Wellbutrin (buproprion) – IR (3x daily), SR (2x daily – also Zyban SR, which is “different” while still being basically the same, just for a different indication) and XL (1x daily)
Effexor (venlafaxine) – IR (2-3x daily), XR (1x daily)
Imitrex (sumatriptan) – tablets, injections, nasal spray
Zomig (zolmitriptan) – tablets, orally disintegrating tablets, and nasal spray
Namenda & Namenda XR (as above)
Fosamax (alendrone) – IR (daily) and weekly variations
Abilify (aripiprazole) – IR tablets (daily) and various longer acting injectables that have only come onto the market more recently (which are very helpful for patients with bipolar that may tend towards not taking their meds if they feel “fine”)

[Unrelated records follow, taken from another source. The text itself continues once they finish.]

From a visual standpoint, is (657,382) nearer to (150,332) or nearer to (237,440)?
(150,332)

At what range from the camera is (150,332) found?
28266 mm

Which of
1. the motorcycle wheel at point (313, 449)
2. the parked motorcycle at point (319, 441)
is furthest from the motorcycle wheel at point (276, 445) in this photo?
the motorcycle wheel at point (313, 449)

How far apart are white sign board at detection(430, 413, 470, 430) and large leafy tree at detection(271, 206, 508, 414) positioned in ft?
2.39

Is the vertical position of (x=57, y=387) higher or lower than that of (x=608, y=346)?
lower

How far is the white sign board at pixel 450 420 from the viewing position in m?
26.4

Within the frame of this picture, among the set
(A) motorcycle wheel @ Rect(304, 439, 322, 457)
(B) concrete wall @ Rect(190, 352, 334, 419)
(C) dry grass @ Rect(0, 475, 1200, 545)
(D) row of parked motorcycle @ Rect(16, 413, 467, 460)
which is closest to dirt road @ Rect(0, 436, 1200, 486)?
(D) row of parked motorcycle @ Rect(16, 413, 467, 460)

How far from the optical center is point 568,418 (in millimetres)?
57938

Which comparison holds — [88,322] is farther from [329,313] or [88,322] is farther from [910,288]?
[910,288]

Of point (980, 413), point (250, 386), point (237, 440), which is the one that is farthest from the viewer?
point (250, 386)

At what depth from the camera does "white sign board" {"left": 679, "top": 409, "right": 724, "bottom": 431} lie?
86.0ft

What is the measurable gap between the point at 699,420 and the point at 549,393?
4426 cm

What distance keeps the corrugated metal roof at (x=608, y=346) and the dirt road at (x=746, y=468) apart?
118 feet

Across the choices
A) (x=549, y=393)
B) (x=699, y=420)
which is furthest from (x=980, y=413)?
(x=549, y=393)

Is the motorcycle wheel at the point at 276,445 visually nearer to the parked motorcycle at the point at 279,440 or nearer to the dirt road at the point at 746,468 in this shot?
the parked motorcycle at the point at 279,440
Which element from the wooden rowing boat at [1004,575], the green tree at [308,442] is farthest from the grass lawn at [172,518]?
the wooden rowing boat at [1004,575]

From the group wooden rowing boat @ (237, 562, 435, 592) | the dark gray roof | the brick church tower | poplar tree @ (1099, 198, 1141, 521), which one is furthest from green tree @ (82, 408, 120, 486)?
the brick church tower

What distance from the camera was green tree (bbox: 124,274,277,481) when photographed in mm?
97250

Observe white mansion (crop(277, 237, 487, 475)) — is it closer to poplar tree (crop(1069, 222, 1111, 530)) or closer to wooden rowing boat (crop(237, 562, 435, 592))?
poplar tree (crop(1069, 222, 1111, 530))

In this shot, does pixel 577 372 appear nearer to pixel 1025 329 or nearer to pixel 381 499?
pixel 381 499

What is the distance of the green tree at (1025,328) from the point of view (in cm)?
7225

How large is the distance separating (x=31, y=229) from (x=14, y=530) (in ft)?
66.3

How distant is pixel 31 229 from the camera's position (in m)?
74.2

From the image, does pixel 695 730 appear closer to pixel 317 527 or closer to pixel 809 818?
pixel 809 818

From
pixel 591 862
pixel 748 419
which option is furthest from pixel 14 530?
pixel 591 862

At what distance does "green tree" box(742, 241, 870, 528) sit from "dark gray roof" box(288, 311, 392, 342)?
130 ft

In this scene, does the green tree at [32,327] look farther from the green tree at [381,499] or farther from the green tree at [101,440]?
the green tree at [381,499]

And I’m sure I’m missing plenty, but this is one of the things that makes me sad about the free market. No one else had a right to these drugs (due to the patent) – and there are probably laws (*even in the event of patent expiration) that would limit the ability of an outside company to market another company’s “intellectual property” under a new formulation, so skirting the patent laws to create a new formulation is probably not allowed. *sigh*
Brachiator
@Another Scott:
Thanks for this. I will take a look as time permits.
PAM Dirac
@Another Scott:
You are right that he is sensible and serious, but I think (at least in these papers) that he seriously underestimates how hard it will be to put the changes in place and how uncertain it will be that the system he describes will come even close to the current level of production (as weak as it is). I started writing a longer reply, but the thread is dead and there are more points to be made than fit in this format. I’ll bookmark the papers and try to bring up points as they come up in other threads.
TomatoQueen
@MattF: 1994, Thanks to Newtie and the Blowhards (Orrrin Hatch, who representated a state full of medical equipment, bogusceuticals, and big Pharma makers).